> Short problem
Rewrite the lines below as a Markdown table with two columns, Row and Text, giving each line a row number and skipping blank ones. Leave the pictures out of your answer.

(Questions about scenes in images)
★ ★ ★

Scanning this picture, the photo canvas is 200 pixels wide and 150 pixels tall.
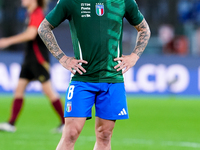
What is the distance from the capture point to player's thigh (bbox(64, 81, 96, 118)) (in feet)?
15.6

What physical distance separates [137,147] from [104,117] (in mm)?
2268

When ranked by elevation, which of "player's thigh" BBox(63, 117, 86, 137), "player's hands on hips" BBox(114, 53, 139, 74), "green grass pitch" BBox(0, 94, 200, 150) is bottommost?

★ ★ ★

> Output below
| Row | Text |
|---|---|
| 1 | Scanning this picture, the photo canvas is 200 pixels wide and 150 pixels tall. |
| 2 | What is the distance from the capture point to player's thigh (bbox(64, 81, 96, 118)) (in feet)? |
| 3 | 15.6 |
| 4 | What physical distance separates [137,147] from [104,117] (in mm)? |
| 5 | 2268 |
| 6 | When ranked by elevation, which of "player's thigh" BBox(63, 117, 86, 137), "player's hands on hips" BBox(114, 53, 139, 74), "green grass pitch" BBox(0, 94, 200, 150) is bottommost? |